News:

MASM32 SDK Description, downloads and other helpful links
MASM32.com New Forum Link
masmforum WebSite

Character Tree code question

Started by hutch--, March 19, 2005, 01:47:23 PM

Previous topic - Next topic

hutch--

I wondered if anyone has some C code floating around that does a character tree without just using a prebuilt HLL routine.

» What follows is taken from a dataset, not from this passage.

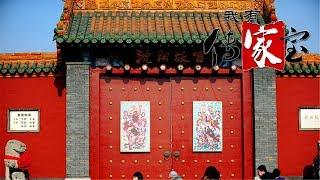 [我有传家宝]百姓最喜爱的沈阳故宫文物第五名——绢本彩绘将军门神| CCTV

I know basically how to code this design but having a look at an existing working one would save me a lot of time.
Download site for MASM32      New MASM Forum
https://masm32.com          https://masm32.com/board/index.php

doomsday

Do you mean a binary tree which uses an ascii string as the sort key?

regards,
-Brent

Tedd

Or do you mean as in a "tree-view" in textual format?


Here's something I have lying around (in perl/modem-line-noise :bdg)

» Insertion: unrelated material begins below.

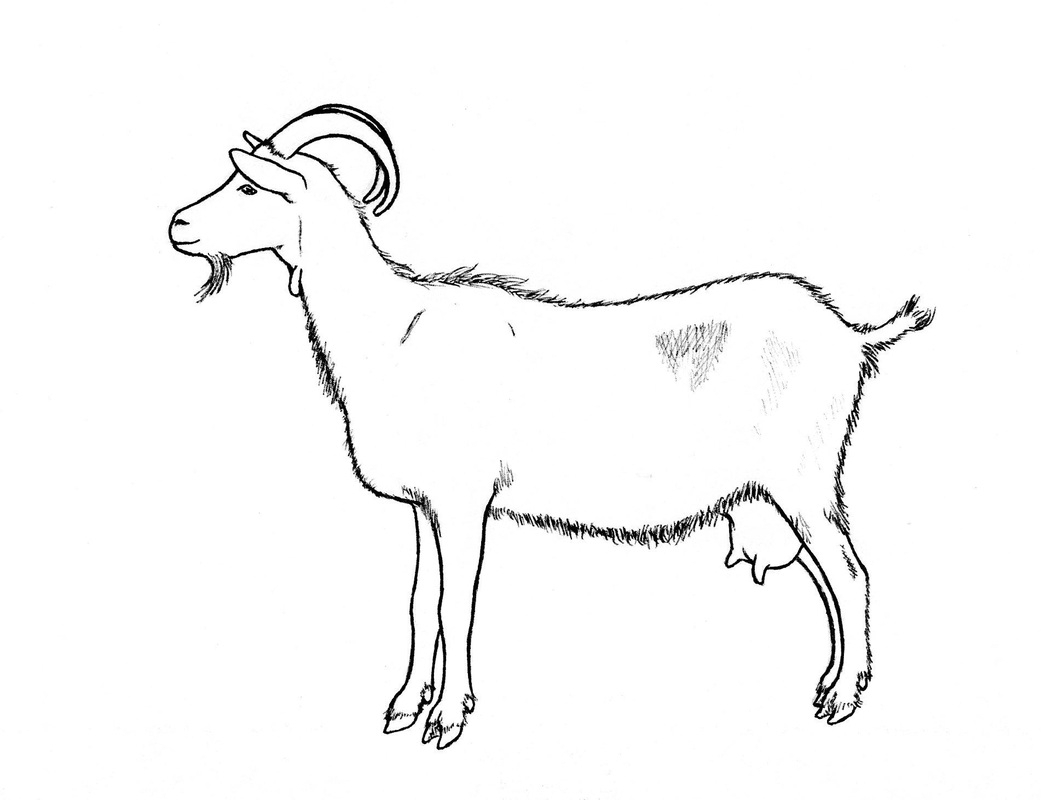 1041x800 Drawing Of A Goat Goat Picture Drawing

#@_[0] = hash ref (sub-tree)
#@_[1] = current indenting string
sub prin {
    my $h = @_[0];
    my $s = @_[1];
    my @k = sort keys %{$h};
    if (@k > 0) {
        if (@k > $maxkids) {
            $maxkids = @k;
        }
        foreach my $p (@k) {
            my $ns = ($p eq $k[$#k])?"     ":" |   ";
            print("$s +-- $p\n");
            prin($h->{$p},($s.$ns));
        }
    }
}
No snowflake in an avalanche feels responsible.

GregL

#3
I did a Google search on 'Character Tree', this is what came up first.


:lol

(And nothing related to programming).

hutch--

Its a character based tree that is a normal binary tree using a 3 member structure something like,


    CTREE STRUCT
      left dd ?
      right dd ?
      value dd ?
    CTREE ENDS


The "value" member is multipurpose, can either store the character or if its the end of the word, it stores a pointer to whatever you wish to associate with the word. Its standard node / leaf layout with the leaf holding the pointer while the nodes hold characters.

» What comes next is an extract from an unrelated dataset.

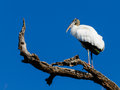 A Wood Stork Sits on a Tree Limb. Stock Photo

I have got the recursion going and have rudimentary memory handling working but its useful to look at how its ben done before because its been many years since I have coded a binary tree and I am very rusty in the area. I want to be able to try this technique out against a hash table for words and while I thnk the hash table is probably faster, a binary tree is probably more flexible with unknown word counts which may end up very large.
Download site for MASM32      New MASM Forum
https://masm32.com          https://masm32.com/board/index.php

hutch--

This is the logic I am after.


    mov
    movs
    movsb
    movsd
    movsw
    movsx
    movzx

    m
    |
    o
    |
    v
    |
    z---s-------------------0
    |   |                   |
    x   x---w---d---b---0  [7]
    |   |   |   |   |   |
    0   0   0   0   0  [6]
    |   |   |   |   |
   [1] [2] [3] [4] [5]

    1 = movzx
    2 = movsx
    3 = movsw
    4 = movsd
    5 = movsb
    6 = movs
    7 = mov


These have been loaded in reverse order (longer first) so that the zero terminator is among the characters to test. The number in [3] square brackets is a location for a DWORD pointer.
Download site for MASM32      New MASM Forum
https://masm32.com          https://masm32.com/board/index.php

gabor

Hi!

In my language (hungarian) this theory is called "word-tree". According to a book on algos, the english name for them is trie created from the word retrieval. These trees are used for storing and retrieving strings/words.
Here is the theory:
- we have a set of symbols S (alphabet) containing all the characters that are used for creating words.
- words are finite long sequences of members of S, the set of these words is marked with S*.
- a sorting is needed, in case of words of natural languages the sorting is lexicographic (follows the alphabetic order).
- a special stop symbol is used to indicate the end of the words, this symbol is the last one in the sorting order.
- a node in the tree is either NULL or stores pointers to other nodes. The maximum number of the pointers is |S|+1. So the "biggest" node would contain pointers to all those nodes which hold different characters plus the stop symbol.(example: the alphabet is {a,b,c}, the max number of pointers is then 3+1) This means the trie is not a binary tree!
- words can be retrieved by getting the node of the first character and then simply walking along the branches.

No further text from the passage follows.